インターネットの普及に伴い、各種サーバやクライアントPC等の相互通信のための有線ネットワークにとどまらず、ノートPCや携帯電話・スマートフォンを利用する無線ネットワーク、さらには、環境情報取得や人間の社会的活動をサポートするセンサネットワークなどが相互接続された、「いつでも・どこでも・何でも・誰とでも」通信可能なユビキタスネットワークの実現が期待されています。
また一方で、ユビキタスネットワークのように大規模・複雑システムにおける多種多様なデータ通信を実現するにあたり、システムを構成する通信機器の冗長性を排除して消費電力を削減するようなGreen ICT技術の重要性も増してきています。
これらを鑑みて、我々の研究室は以下のようなテーマについての研究を行っています。

大規模・複雑ネットワークにおけるトラヒック制御に関する研究

 「インターネット」と総称されるシステムは種々の有線/無線ネットワークやセンサ・アクチュエータネットワークなどの相互接続により構成された大規模で、かつ構造が非常に複雑なシステムとみなすことができます。そのようなシステムにおいて、任意の送受信者間で要求する通信品質を満足する情報転送を行うためには、システムの特徴を生かしたトラヒック制御が必要となります。
 このような大規模・複雑システムを構成する通信機器の物理的なトポロジや、データ通信に関する論理的なトポロジは、スケールフリー性(スモールワールド性)を有することが示されています。
 そのために、本研究室では、ネットワークプロトコルの観点からみた基礎的な研究から、システムの性質を利用した応用的なトラヒック制御技術の検討、ならびに実装実験による検証を行っています。
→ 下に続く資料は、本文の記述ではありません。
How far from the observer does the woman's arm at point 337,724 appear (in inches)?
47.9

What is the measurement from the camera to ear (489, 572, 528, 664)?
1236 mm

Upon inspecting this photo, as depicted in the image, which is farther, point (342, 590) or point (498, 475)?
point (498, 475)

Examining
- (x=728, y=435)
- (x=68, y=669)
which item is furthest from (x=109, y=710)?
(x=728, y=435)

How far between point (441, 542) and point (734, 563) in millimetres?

ネットワーク省電力化を実現するGreen ICT技術に関する研究

 大規模ネットワークとは、任意の送受信者間で通信可能な伝送回線・通信機器に冗長性を有する、すなわち、いくつもの通信経路が存在する可能性のあることを示します。ネットワーク全体で収容している通信情報量が少ない場合、たとえば、転送帯域が大きい伝送回線や処理能力の高いルータ・スイッチに集約して転送することが可能であれば、他の伝送回線や通信機器の利用制限、もしくは、電源カットにより、ネットワーク全体として省電力化を図ることが可能になります。また、伝送回線一つにおいても、情報転送量の調整を送受信者に促すことにより、一時的な省電力化も考えられます。
 そのような、ネットワークにおける空間的・時間的な省電力化を可能とするGreen ICT技術の研究を行っています。

ユビキタスネットワークを実現するセンサ技術・コグニテイブ無線技術

 環境情報を取得し、人間の活動をサポートするセンサネットワークを構成するセンサノードは、通常広範囲に、かつ大量に配置され、自律的にネットワーク機能を構成します。それゆえ、バッテリを搭載した低機能通信デバイスの集合体とみなすことができますが、そのような制限化における通信技術や情報取得技術について研究しています。また、広大な無線周波数空間において利用可能な周波数空間、もしくは、時間帯を見極めつつ、通信ノードの移動に対して柔軟な無線通信環境を提供するコグニティブ無線技術についても着目しています。

研究室紹介

種々の研究・教育活動は、尾家・大西研や鶴研などネットワークグループとして一体となって行っていますが、研究室単体としては、例年、大学院博士前期(修士)の学生が5名、学部4年生が5名程度所属しています。まずは、研究室内における教育として、学部1~3年における座学中心の受け身の姿勢ではなく、個々が主体の積極的な行動ができるような指導をモットーに、配属された学生の個性を尊重して快適に過ごすことのできるような環境提供に努めています。